Last thing: I see “this” being the thing that’s blamed for lack of blackness in our scene very casually, on a regular basis. Y’all, the causes of that are soooo much worse than this one singular artistic impetus. Our scene alienates black folks in basically every way that appears on the racism bingo card. Don’t make vintage music the scapegoat for this. Our scene has historically welcomed and elevated racist individuals and ideas for as long as I can remember, to our shame. Also, though it is somewhat rarer (remember: niche within a niche within a niche), there are a lot of great black musicians that play great swing and early jazz. Mostly we honestly just can’t afford them. (yet) And yes, also the overall whiteness of our scene makes it a less attractive place to seek work, which makes sense. THAT is something we can change. I can’t even remotely pretend to speak for any black person in this, but I think at the very least you are making a ton of assumptions about what’s causing what, and there’s a lot more going on.
(and here’s my social media caveat – my life is nuts right now and I totally don’t have time for an extended FB debate, AKA what the hell am I doing?? Regardless, I do love you, Eric Heveron-Smith!)

I’d add this as an example of Michael’s missing some of the political point:
“My issue is that the thing you’re critiquing isn’t some firm opinion that anyone holds, it’s just the emergent properties of a bunch of different people’s subjective taste.”

There’s a chunk of literature about how ‘individual taste’ isn’t about individual subjective choice, but about cultural forces. So while these aesthetics might seem ‘subjective choices’ from the inside, they’re clearly part of broader patterns and structures of patriarchy and white hegemony. As soon as we see patterns, we can look for the forces that are invisible to the dominant group because they are so ‘normalised’.
ie we have normalised the idea that a bunch of white people playing Black music at an event promoted as ‘preserving the past’ is a good thing.
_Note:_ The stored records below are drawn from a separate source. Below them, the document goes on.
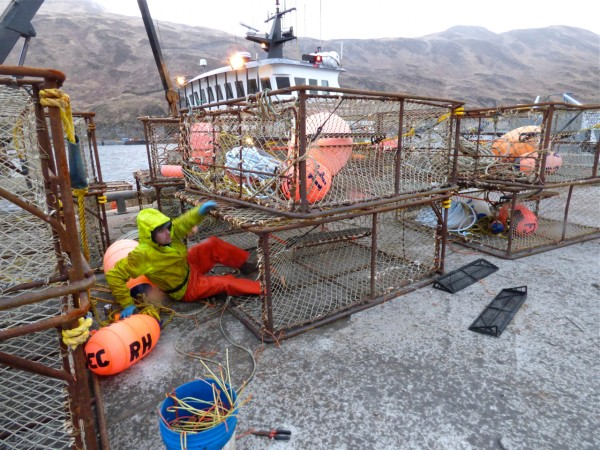 Ryan Fry sets up crab pots outside the F/V Farrar Sea in Unalaska earlier this month. (Annie Ropeik/KUCB)
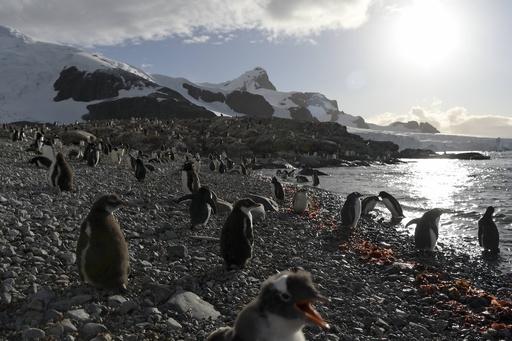 ペンギンやアザラシのふん、南極の生命繁栄の支えに 研究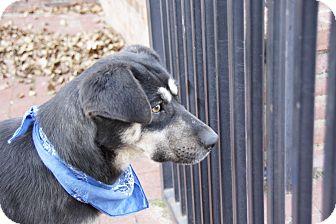 Shepherd (Unknown Type) Mix Dog for adoption in Hatifeld, Pennsylvania - Andi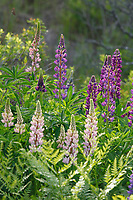 Pink and maroon lupine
We haven’t engaged with the idea that white people are gaining cultural power from this work, that modern Black musicians are marginalised, and that only seeing white people on stage supports the myth that Black people don’t like jazz or do it well.

This is another difficult bit for me:
“There’s a ton of room to play there for those of us that are deeply in love with the performers, arrangers, and composers of that era, and importantly, the current dancers, instructors, and organizers are also deeply educated fans of a wide range of old styles, and enjoy playing in that space – that’s why they hire these bands. (They’ve been geeking out on these rare recordings that they and their friends uncovered over the course of years of musical archeology, and look! someone’s playing that live?? Hell yeah I’m gonna hire them, that’s a dream come true!!)”

My feminist brain is saying “Who is ‘those of us’? And ‘their friends?’?”
Who is running these large events?
Who is managing the music?
It’s mostly white people, and mostly white men.

My follow up question would be, “If white men are doing the music stuff, what jobs do women do on these events?” and “What jobs to people of colour do on these events?” Are they handling the low-profile stuff like catering or volunteer management or budgets? Events like Focus spend a lot of time convincing people that music is the most important part of an event. The jobs men do. When punters might say, “Actually, the person who met me at registration and made me feel welcome was the most important person I met this weekend.”
The dominant discourse of modern lindy hop prioritises and values the work that white men do most highly.

Here’s another issue:
“The swing scene isn’t this philosophy-driven “preservation movement” in the way you’re making it out to be; it’s a loose collective of folks that happen to have a lot of taste in common. That’s…it. Trying to say their taste should be different is just… weird to me.”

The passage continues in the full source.